------ SELECTED PASSAGE

These programs are also essential for law enforcement officials, who often ignore or confuse the difference between CBD and tetrahydrocannabinol (THC), the psychoactive component of cannabis .
“If we have this conversation a year from now, it’ll be a very different legal environment,” she said.
There appears to be a combination of excitement and caution regarding CBD among retailers. Erin Butler, senior category manager for West Des Moines, Iowa-based Kum & Go LC, said that although she hopes the chain is selling CBDs within the next year, it is still a hypothetical situation until the regulations unfold.
“We don’t want to risk any legal ramifications,” she said. “We’re exploring, talking with suppliers and making plan-o-grams for our stores. But we won’t act until we know that we can, legally.”
Although there is no age restriction for CBD yet, many retailers plan to display the product behind the counter like tobacco products. This is exactly how Kum & Go will approach the category, Butler said.
“We’ll have it behind the counter in a display and have educational materials, similar to buying Sudafed at a drugstore,” she said.
Nik Modi, managing director for RBC Capital Markets, New York, compared today’s CBD hype to the early stages of e-cigarettes: people are talking, they’re excited, but they don’t know how to approach it.
The lesson retailers can learn from this comparison is that research is critical, he said. Such research includes diving into the manufacturer’s history, what their products are and if they’re well-capitalized.
“Everyone wants to chase the trend, but there’s no guidance and infrastructure,” he said. “I’d urge everyone to take your time about how you approach the category.”
Gillette concurred, also suggesting retailers question their CBD suppliers on where their products are manufactured, their general production process, and, most importantly, on lab results. Confirming that CBD products don’t contain more than 0.3% THC—the legal limit per product, according to the Farm Bill—goes a long way, she said.

------------
------ DATA RECORDS

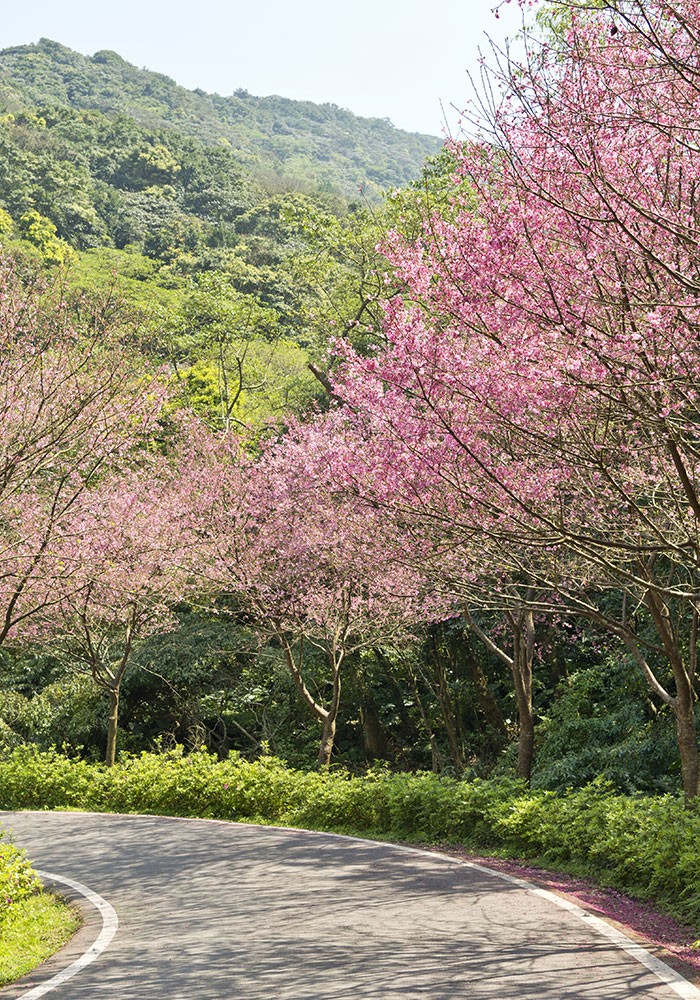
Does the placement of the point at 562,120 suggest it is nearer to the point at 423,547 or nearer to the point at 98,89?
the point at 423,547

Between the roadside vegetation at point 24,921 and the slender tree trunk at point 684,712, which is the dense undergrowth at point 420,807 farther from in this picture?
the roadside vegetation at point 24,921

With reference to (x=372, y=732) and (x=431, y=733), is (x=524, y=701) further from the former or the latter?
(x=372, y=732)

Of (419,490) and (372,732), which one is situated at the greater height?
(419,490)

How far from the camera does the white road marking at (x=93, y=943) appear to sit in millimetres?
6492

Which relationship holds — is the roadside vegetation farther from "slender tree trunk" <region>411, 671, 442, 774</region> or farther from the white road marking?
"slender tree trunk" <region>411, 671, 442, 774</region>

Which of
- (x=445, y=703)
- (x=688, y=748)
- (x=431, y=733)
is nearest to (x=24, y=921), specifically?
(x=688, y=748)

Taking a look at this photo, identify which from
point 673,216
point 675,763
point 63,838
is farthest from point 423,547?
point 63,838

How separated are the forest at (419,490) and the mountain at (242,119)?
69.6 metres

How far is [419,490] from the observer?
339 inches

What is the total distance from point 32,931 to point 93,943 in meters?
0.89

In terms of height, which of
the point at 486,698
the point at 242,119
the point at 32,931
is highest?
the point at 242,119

------------
------ DATA RECORDS

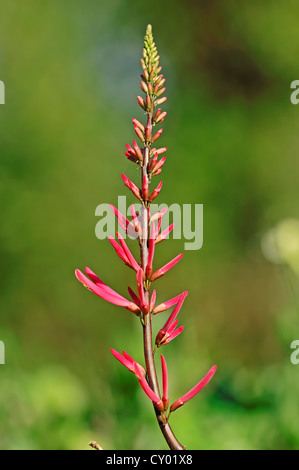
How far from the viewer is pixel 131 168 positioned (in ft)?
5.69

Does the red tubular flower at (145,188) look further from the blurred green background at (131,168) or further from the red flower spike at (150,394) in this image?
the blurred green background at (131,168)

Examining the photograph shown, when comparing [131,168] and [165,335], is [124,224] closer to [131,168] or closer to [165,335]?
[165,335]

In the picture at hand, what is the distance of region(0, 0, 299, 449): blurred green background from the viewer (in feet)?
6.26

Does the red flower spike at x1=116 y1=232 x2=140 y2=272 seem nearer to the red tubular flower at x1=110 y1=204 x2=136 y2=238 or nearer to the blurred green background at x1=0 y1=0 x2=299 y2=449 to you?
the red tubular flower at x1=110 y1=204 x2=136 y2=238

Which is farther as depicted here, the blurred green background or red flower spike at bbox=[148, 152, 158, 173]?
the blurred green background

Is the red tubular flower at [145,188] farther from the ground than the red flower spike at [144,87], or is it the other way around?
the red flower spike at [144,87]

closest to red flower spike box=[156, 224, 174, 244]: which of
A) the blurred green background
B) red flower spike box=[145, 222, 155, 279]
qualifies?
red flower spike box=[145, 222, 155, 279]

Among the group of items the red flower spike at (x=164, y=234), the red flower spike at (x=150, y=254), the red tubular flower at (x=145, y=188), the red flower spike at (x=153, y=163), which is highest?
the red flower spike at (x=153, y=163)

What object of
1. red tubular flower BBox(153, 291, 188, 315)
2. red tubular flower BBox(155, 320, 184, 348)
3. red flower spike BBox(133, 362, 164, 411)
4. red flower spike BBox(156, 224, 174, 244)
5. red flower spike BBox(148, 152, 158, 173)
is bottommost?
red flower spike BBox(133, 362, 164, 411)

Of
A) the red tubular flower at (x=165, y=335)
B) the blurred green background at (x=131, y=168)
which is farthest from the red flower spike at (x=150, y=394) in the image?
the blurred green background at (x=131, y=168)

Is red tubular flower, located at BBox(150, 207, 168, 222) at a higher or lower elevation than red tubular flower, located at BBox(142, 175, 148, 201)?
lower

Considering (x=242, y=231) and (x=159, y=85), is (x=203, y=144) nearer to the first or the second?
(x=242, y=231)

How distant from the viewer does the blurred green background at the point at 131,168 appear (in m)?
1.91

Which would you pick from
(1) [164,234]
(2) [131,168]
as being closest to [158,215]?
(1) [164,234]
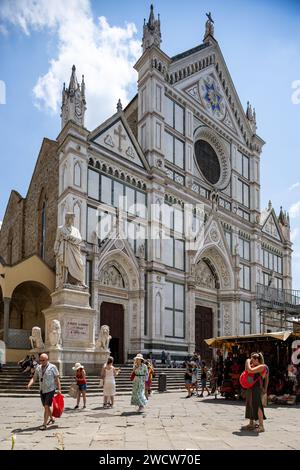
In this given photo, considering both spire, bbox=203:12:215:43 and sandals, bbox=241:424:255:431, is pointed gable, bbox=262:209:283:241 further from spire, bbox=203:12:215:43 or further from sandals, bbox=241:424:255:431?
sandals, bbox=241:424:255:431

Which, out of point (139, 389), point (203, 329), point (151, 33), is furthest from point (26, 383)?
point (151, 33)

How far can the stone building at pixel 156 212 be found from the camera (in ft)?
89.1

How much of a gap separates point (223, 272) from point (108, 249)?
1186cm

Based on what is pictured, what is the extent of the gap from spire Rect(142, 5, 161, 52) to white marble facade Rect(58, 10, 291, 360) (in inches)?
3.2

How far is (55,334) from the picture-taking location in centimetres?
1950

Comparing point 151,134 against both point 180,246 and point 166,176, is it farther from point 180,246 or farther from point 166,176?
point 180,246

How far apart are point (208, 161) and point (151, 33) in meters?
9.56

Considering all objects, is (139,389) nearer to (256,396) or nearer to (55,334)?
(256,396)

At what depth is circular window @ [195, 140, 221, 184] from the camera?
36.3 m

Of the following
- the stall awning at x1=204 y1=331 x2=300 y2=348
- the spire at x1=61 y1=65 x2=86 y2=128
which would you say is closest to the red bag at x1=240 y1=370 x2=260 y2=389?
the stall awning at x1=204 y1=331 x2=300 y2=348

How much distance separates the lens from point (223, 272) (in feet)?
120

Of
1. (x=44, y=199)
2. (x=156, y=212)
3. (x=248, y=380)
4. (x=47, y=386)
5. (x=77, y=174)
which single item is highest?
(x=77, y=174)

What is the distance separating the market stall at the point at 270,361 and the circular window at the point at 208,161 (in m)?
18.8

------------

#### [TASKS AND EXERCISES]
1. In the CBD article, list the topics Gillette suggests retailers ask their CBD suppliers about.
2. According to the CBD article, what is the legal THC limit per product under the Farm Bill?
3. Continue the CBD article from its final sentence.

#### [ANSWER SECTION]
1.
- Where their products are manufactured
- Their general production process
- Lab results

2. 0.3% THC

3.
“There are labs that are certified to test CBD, and you’ll want to call and verify those test results,” she said. “Even if you’re unknowingly selling CBD oil that contains more than 0.3% THC, you can be arrested.”
Despite the murky waters, suppliers can still help retailers make CBD distribution a seamless process. Such support includes offering as many educational tools as possible, including pamphlets and brochures, and ensuring their products contain absolutely zero THC, said Floyd Landis, founder of Floyd’s of Leadville, Leadville, Colo.
“Some companies, even if they don’t say it, are selling hemp-derived products with more THC than considered safe,” he said. “The safest thing we can do is remove THC entirely and educate consumers. It’s an unnecessary risk to have any levels of THC at all in these products.”
CBD has been touted as a budding product and surging category for retailers. But is that what it really is? Modi argues that retailers shouldn’t think of CBD as a product or a category, but as an ingredient—and one that will emerge in nearly every area of the store, he said.
“CBD is like nicotine and caffeine: It has functional benefits and will be placed in many products in your stores,” he said. “That’s how this category is going to evolve. Don’t pigeonhole yourself into thinking this is its own category—it’s an ingredient that will arrive in every category.”